[Records in a dataset]
+++

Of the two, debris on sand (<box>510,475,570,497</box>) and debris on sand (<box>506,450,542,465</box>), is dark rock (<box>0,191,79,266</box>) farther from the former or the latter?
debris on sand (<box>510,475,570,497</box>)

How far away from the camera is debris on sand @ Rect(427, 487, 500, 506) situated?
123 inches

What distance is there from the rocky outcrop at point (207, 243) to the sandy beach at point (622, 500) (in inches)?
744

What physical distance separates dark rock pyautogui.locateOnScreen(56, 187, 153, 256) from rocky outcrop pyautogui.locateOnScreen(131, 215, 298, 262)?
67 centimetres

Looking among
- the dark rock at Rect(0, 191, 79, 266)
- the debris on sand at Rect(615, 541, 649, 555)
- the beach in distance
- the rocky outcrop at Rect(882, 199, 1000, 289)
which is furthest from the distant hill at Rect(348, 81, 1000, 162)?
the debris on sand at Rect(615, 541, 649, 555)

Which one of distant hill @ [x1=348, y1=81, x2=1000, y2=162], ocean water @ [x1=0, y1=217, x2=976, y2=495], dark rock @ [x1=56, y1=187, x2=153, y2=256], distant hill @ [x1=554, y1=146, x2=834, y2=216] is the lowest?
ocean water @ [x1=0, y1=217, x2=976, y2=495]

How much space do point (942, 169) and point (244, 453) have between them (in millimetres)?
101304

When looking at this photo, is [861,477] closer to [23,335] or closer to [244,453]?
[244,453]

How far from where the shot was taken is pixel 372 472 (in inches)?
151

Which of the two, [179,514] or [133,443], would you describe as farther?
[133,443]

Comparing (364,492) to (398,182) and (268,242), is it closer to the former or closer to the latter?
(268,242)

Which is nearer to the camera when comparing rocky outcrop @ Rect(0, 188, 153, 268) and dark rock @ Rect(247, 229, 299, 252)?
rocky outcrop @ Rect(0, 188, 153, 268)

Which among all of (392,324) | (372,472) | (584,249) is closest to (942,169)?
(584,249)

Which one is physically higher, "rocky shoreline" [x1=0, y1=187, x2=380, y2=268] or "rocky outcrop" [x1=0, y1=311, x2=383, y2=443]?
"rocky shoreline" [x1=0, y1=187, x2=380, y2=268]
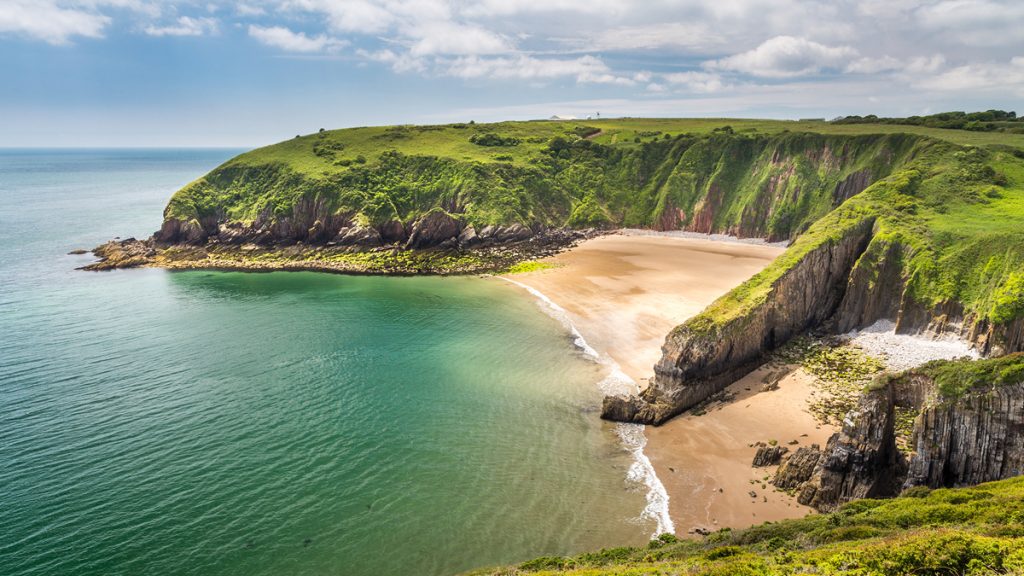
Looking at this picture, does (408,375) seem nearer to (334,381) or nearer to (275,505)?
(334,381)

+++

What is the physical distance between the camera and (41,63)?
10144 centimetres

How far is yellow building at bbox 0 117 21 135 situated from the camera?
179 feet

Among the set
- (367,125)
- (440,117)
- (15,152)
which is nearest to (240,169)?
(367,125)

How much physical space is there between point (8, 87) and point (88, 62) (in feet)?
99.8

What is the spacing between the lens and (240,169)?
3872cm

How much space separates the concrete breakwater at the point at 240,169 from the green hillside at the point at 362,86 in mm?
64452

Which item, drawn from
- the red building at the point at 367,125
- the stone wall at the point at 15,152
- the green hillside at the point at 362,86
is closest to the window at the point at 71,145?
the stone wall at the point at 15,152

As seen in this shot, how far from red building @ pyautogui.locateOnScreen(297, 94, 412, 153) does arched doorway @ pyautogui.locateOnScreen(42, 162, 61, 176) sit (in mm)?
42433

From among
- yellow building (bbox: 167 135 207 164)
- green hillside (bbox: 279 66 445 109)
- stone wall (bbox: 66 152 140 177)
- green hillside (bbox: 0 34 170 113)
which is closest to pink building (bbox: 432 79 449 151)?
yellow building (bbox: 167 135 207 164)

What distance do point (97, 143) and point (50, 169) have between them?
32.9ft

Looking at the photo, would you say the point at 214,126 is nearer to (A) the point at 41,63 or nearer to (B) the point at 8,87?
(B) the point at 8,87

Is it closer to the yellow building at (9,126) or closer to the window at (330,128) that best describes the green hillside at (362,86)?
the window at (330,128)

+++

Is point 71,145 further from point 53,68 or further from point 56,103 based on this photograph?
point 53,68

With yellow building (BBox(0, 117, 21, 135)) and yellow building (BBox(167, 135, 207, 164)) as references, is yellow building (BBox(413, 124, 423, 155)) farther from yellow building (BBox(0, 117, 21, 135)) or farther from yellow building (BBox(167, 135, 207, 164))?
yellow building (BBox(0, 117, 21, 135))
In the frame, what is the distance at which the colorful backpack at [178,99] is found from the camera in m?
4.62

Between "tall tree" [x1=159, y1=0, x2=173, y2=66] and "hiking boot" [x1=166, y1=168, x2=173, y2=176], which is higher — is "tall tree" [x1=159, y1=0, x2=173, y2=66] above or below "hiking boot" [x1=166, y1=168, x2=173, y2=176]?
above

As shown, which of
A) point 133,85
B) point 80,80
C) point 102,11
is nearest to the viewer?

+++

#### INSTRUCTIONS FOR THE TASK
Repeat the item lines above word for word, starting at the line that contains "y1=168, x2=173, y2=176]?" and ending at the line that contains "is nearest to the viewer?", with both of those lines included.

#### FULL RESPONSE
Between "tall tree" [x1=159, y1=0, x2=173, y2=66] and "hiking boot" [x1=166, y1=168, x2=173, y2=176], which is higher — is "tall tree" [x1=159, y1=0, x2=173, y2=66] above or below "hiking boot" [x1=166, y1=168, x2=173, y2=176]?
above

As shown, which of
A) point 133,85
B) point 80,80
C) point 102,11
is nearest to the viewer?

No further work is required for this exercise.